*抜粋本文*:
ああ、太宰ってそうだよね、と思った時点で、すでに私たちは美知子の術中にはまっている。隣人と天気の挨拶を交すことも不得手」などと言われると、まるで「天気の挨拶」をしなくてはいけないのではないかという気になってくる。夫人は太宰にいったい何をさせたいのだろう? 八百屋でカレーの材料を買ったり、エアロビクスに通ったりする太宰がこの先に現れてもおかしくない。

 しかし、私たちはすでに美知子の術中にはまっているので、次のような感慨にも思わず頷いてしまう。

私はその後、この一件を書いた小説を読んで、さらに驚いた。あのとき一部始終を私は近くで見聞きしていた。私にとっての事実と太宰の書いた内容とのくい違い、これはどういうことなのだろう。偽(いつわり)かまことかという人だ――と私は思った。

「偽(いつわり)かまことか」なんて言うけど、小説家なんだから、そんなの当たり前でしょ…とそんな反論をする人もいるかもしれないが、筆者はそうは思わない。太宰がそういうことで嘘をつくのを、ぜんぜんあたり前ではない、すごく生々しい「偽り」と感じてしまうような境地がありうるのだ。美知子はそういう境地に読者を引きこんでいく。

 蓼科まで旅行したときのこと。太宰は「蛇がこわい」といって宿にこもり、酒ばかり飲んでいる。美知子は思う。

これでは蓼科に来た甲斐がない。この人にとって「自然」あるいは「風景」は、何なのだろう。おのれの心象風景の中にのみ生きているのだろうか――私は盲目の人と連れ立って旅しているような寂しさを感じた。

太宰ファンなら「まさにこれがいいんじゃないか。はるばる蓼科まで行って、観光しないで酒浸りなのがカッコいいんじゃんか」と言うかもしれない。たしかにそれが〝通〟かもしれない。たしかにそれが「文学」なのかもしれない。それに比して、美知子はあまりにふつうだ。

 でもこのふつうさや、愚痴っぽさや、言葉になりきらない苛々が、〝ほんものの太宰〟を取り逃がしているなどとは思わない。美知子は揺るがぬ人だ。その揺るがぬ地点から、頑固なほど常識的な視線を送っている。

*課題*:
1. 太宰と美知子についての文章にある一文「太宰は『蛇がこわい』といって宿にこもり、酒ばかり飲んでいる。」を英語に訳すこと。
2. 太宰と美知子についての文章を、最後の文の後から書き継ぐこと。

*データ一覧*:
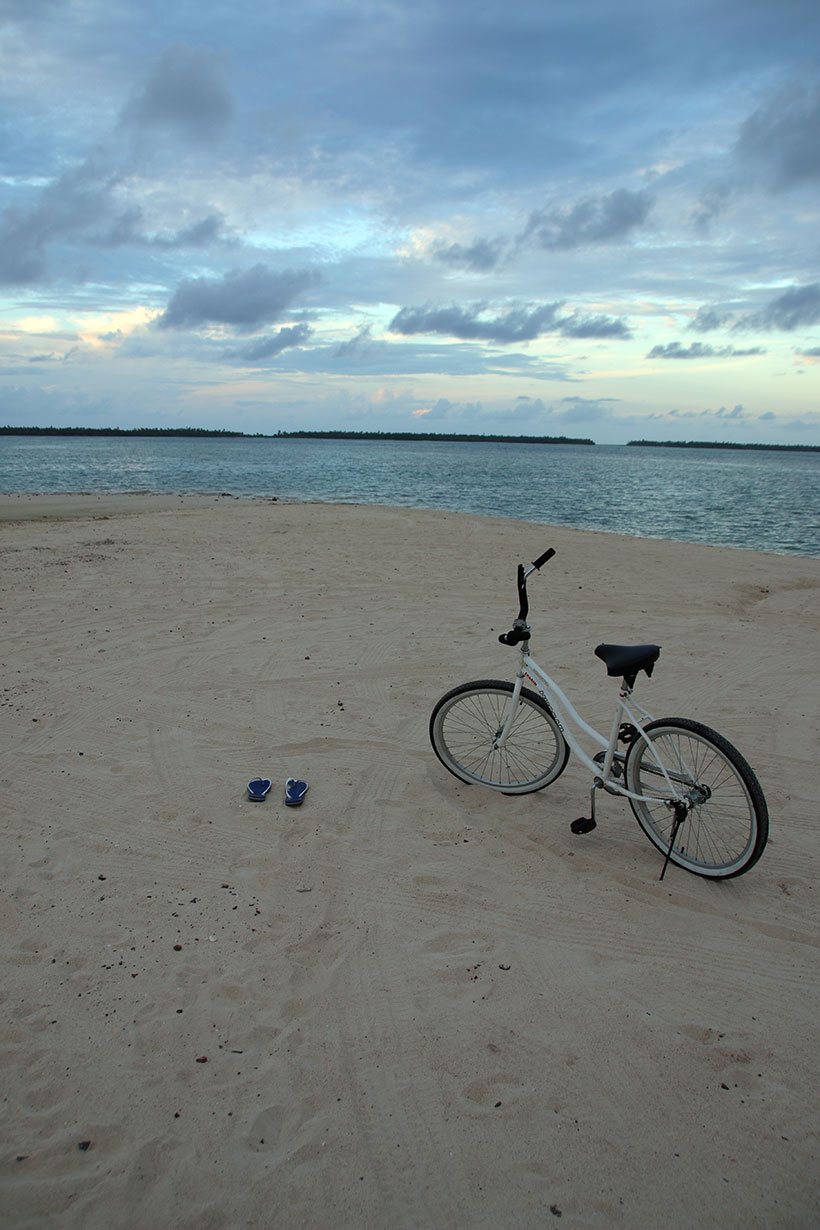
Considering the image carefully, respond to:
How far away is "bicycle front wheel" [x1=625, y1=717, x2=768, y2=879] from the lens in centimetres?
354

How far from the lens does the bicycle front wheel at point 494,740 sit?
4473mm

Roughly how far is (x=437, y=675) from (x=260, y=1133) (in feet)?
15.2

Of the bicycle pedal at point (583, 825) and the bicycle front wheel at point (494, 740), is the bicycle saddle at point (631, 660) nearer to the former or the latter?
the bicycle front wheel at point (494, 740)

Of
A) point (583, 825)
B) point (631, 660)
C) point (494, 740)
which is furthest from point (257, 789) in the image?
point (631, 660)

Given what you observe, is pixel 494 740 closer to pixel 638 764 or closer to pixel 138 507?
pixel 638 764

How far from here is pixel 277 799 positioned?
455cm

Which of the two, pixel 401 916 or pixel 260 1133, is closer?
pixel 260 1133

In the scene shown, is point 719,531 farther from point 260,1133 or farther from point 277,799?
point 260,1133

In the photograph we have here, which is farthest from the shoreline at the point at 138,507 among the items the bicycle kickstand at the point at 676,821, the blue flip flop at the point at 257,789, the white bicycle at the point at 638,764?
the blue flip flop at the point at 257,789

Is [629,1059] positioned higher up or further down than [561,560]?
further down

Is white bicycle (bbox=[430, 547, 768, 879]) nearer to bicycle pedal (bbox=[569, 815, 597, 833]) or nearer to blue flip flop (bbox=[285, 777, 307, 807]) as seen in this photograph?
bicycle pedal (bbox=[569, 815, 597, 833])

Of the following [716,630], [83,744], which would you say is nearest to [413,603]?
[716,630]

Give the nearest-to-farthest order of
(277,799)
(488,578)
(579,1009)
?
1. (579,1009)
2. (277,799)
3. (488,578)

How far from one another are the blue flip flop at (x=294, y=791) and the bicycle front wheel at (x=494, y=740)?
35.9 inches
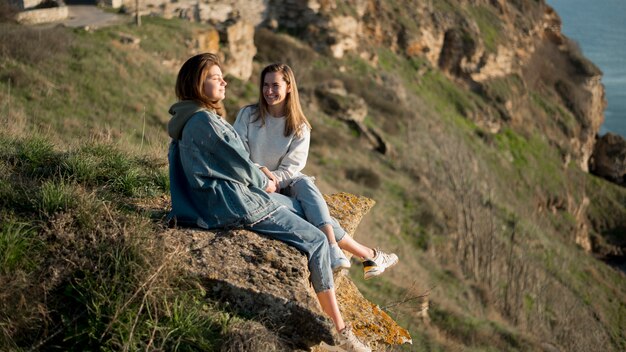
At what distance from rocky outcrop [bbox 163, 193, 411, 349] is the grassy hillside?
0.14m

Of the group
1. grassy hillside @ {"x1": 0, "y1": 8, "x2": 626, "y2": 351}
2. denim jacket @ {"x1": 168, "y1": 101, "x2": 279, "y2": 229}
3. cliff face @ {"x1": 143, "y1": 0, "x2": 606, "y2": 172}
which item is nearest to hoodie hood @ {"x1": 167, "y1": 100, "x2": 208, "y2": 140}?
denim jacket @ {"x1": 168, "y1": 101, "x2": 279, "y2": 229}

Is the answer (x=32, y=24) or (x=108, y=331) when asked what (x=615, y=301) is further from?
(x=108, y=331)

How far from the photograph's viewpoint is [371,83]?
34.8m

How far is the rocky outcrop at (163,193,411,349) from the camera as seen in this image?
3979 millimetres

*最終結果*:
1. Dazai says, "I'm scared of snakes," shuts himself up in the inn, and does nothing but drink.

2.
作家にとって家は住居であるとともに仕事場でもある。仕事だけに専念して世俗的な用向きは一さい関わりたくないという、それは理想であるが、「家」のことともなれば、一家の主人としてもっと、関心をもち積極的に動いて欲しいと思ったのだが、彼の方は私や私の実家の力の無さに不満を持っていたのかもしれない。

ああ、なんて当たり前のことを言う人なのだ。あの太宰に「一家の主人としてもっと、関心をもち積極的に動いて欲しい」なんて、よく言うよと思う。しかし、こうした言葉、まるで生きてそこにいる太宰に語りかけているかのようだ。迫真性がある。そして、そんなふうに感じるのも、そういう思いを浴びてしまう太宰がいるからなのだ。つまり、太宰も案外、こういう常識の中に引きこまれるタイプなのだ。いや、下手をすると常識を誘発さえした。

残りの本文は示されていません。